Laparoscopic low anterior resection

Here on day two, I am doing well. I was awake until 4 am, and was woken up by a doctors team at 6 am. Trine was there as well, she was tired, but got a few naps later in the day.

Doctor Rebecca Kim was among the doctors (She was the resident surgeon doing my operation). I got most of the details of the rectal cancer surgery, and was reassured that it went really well. No word on how many lymph nodes were taken, since they actually just take a piece of the fat surrounding the place of the cancer. She also noted that they thought they saw the place of the rectal tattoo and the place where the tumor had been. I was under the impression that you could no longer see it, but at minimum there was some scar tissue left, if not any tumor.

We agreed on good progress, and I was told that we could disconnect my IV, since I did not use the PCA Pump (pain medication controlled by a small push button). I was upgraded from Post Surgery Menu 1 To Post Surgery Menu 2, which is basically free choice of food that is not too fatty, and not too fiber rich. They also talked about removing the catheter, so I could start controlling urine on my own, but unfortunately they did not give that order today. 

Goal for the day was to get my digestion moving, and “test” my newly created system for passing stool. By 5 pm I had had no luck, no bowel movement, not even a little wind. Since my stomach was bloated after I had eaten quite a lot throughout the day, I was recommended by the nurses, to scale back a little, so that my body could get a chance to work. This basically means that I had soup for dinner, and then greek yoghurt and ice cream and coffee for desert.

Good friends stopped by in the afternoon, and we had fun testing the hospital bed’s many buttons, and the pulse meters etc. 

Mark Welton, my surgeon in charge of the operation came by at 5 pm after a long day of surgery. We had a great talk about the operation (Laparoscopic low anterior resection), and he told me about how the rectum was now connected to the colon, after removing approximately 30 cm’s of the colon, and the piece of the rectum, where the tumor had been. The reason for removing so much of the colon, is that the blood supply for that section of it will be cut when they remove the fat with the lymph nodes, so it would literally die, if not removed. He also explained to me that they stapled together the two parts using titanium staples (very tiny ones).

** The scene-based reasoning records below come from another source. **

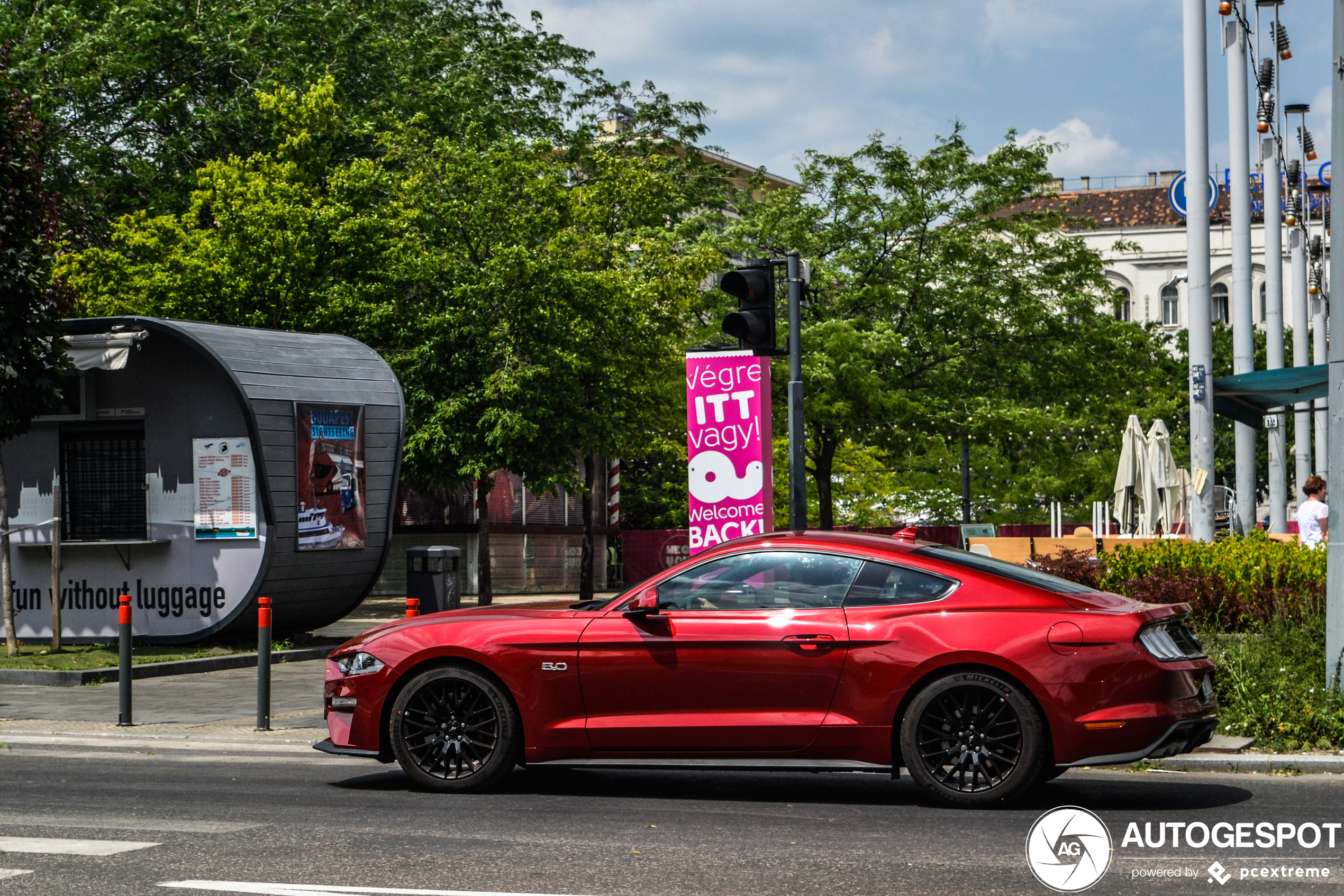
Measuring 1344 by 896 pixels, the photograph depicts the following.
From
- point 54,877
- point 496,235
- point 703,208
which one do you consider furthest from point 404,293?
point 54,877

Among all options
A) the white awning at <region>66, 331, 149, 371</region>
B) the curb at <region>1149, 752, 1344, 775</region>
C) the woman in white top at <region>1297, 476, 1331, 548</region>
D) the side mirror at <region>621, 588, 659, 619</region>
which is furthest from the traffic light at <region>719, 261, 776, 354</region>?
the woman in white top at <region>1297, 476, 1331, 548</region>

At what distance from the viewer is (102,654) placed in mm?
17000

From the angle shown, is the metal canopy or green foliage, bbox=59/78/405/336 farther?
green foliage, bbox=59/78/405/336

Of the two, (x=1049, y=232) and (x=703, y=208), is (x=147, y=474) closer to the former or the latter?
(x=1049, y=232)

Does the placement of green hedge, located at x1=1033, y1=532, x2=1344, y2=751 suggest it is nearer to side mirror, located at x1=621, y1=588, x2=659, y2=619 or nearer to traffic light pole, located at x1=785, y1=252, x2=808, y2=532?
traffic light pole, located at x1=785, y1=252, x2=808, y2=532

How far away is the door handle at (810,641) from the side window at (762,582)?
0.22 m

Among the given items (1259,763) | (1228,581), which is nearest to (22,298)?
(1228,581)

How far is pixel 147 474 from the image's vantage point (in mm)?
18000

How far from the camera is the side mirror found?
8.32 m

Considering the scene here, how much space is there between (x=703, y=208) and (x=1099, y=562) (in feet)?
81.5

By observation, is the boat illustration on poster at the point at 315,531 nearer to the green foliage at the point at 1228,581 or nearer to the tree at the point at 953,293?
the green foliage at the point at 1228,581

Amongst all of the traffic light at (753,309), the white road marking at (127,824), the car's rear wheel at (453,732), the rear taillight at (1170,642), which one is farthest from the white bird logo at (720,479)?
the white road marking at (127,824)

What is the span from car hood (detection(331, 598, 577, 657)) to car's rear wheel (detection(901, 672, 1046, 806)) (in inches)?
80.0

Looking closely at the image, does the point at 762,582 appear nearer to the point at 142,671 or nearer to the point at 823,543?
the point at 823,543
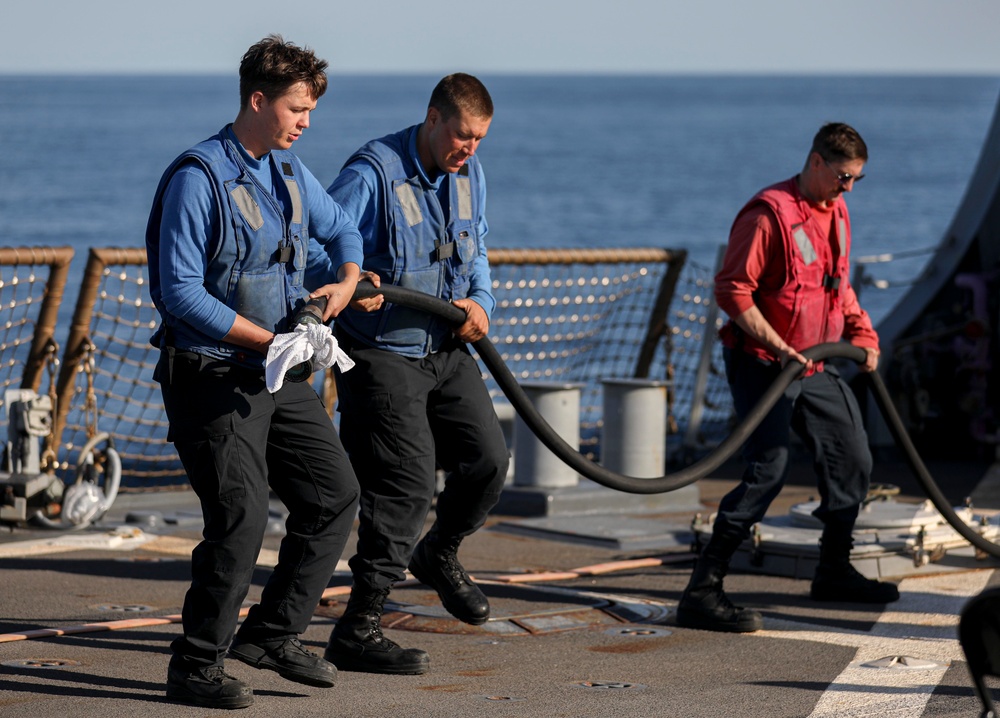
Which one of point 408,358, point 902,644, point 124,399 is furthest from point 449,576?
point 124,399

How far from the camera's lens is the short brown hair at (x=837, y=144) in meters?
6.27

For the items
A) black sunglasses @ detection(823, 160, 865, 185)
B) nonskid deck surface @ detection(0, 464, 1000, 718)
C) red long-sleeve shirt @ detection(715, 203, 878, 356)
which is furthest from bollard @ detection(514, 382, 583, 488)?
black sunglasses @ detection(823, 160, 865, 185)

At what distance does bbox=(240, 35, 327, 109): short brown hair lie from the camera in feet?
15.5

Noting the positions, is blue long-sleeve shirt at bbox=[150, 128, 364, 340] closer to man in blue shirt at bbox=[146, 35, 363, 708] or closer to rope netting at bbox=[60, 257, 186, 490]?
man in blue shirt at bbox=[146, 35, 363, 708]

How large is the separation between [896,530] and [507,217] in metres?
49.5

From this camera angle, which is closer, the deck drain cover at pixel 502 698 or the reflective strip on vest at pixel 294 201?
the reflective strip on vest at pixel 294 201

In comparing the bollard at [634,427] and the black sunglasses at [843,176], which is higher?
the black sunglasses at [843,176]

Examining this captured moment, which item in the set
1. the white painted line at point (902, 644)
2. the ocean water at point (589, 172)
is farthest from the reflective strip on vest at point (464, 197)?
the ocean water at point (589, 172)

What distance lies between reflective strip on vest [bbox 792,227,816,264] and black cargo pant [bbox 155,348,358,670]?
219 centimetres

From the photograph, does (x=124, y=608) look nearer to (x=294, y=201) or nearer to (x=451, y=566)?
(x=451, y=566)

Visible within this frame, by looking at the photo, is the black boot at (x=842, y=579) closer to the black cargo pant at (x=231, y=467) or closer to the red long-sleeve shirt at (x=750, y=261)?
the red long-sleeve shirt at (x=750, y=261)

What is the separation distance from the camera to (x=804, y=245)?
6.37m

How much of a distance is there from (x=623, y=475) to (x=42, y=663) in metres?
2.17

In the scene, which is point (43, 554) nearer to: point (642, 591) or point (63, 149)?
point (642, 591)
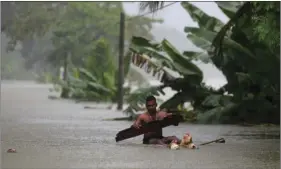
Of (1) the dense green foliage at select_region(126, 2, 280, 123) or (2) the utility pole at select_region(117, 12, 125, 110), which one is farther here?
(2) the utility pole at select_region(117, 12, 125, 110)

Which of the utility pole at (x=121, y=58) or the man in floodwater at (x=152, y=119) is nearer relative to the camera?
the man in floodwater at (x=152, y=119)

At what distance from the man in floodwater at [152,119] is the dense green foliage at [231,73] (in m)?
4.58

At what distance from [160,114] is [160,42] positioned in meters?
8.41

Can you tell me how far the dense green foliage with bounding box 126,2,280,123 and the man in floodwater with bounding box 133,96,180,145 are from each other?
458cm

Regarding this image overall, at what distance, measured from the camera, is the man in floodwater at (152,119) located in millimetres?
11125

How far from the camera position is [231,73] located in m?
18.9

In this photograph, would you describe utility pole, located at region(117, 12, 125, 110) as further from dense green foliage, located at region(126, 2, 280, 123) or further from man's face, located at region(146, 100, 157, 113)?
man's face, located at region(146, 100, 157, 113)

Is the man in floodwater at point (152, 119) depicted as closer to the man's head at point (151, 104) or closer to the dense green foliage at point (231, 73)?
the man's head at point (151, 104)

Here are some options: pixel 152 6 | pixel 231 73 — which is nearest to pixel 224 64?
pixel 231 73

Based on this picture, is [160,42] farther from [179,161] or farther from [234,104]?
[179,161]

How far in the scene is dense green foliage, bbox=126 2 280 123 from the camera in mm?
17078

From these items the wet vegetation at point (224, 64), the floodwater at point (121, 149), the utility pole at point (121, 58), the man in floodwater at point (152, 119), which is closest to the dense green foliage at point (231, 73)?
the wet vegetation at point (224, 64)

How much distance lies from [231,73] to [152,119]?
794 cm

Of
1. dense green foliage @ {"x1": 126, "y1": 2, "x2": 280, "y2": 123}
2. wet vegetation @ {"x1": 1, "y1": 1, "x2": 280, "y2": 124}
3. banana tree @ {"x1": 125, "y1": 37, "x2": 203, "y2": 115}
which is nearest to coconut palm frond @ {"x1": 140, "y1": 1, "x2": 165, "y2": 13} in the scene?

I mentioned to Mark that I had seen that they had done genetic testing on my original cancer tissue, and he agreed to review it and let me know about the result. (this is mostly to know how to treat with chemo and in case of recurrence. Also this will tell if I potentially have passed on gene mutations to my kids that will make them more likely to get cancer in the future). Mark agreed to let me have the catheter removed tomorrow morning, and said that the most important criteria for hospital discharge, is to be able to urinate on my own, and eat well. He was not adamit about that I had to be able to pass gas and have bowel movements. He said that if there are leaks in the resection, it will most likely show in the first 5 to 7 days, and definitely in the first three weeks. 

Trine went home at around 5 or 6 pm. In the evening, she is busy meeting old friends, and that suits me fine. It must be pretty boring for her to sit here with me all day. 

The evening was quite uneventful, I did a walk again (I am known by the nurses as the walker). I watched a little TV, and went to sleep at 9 pm.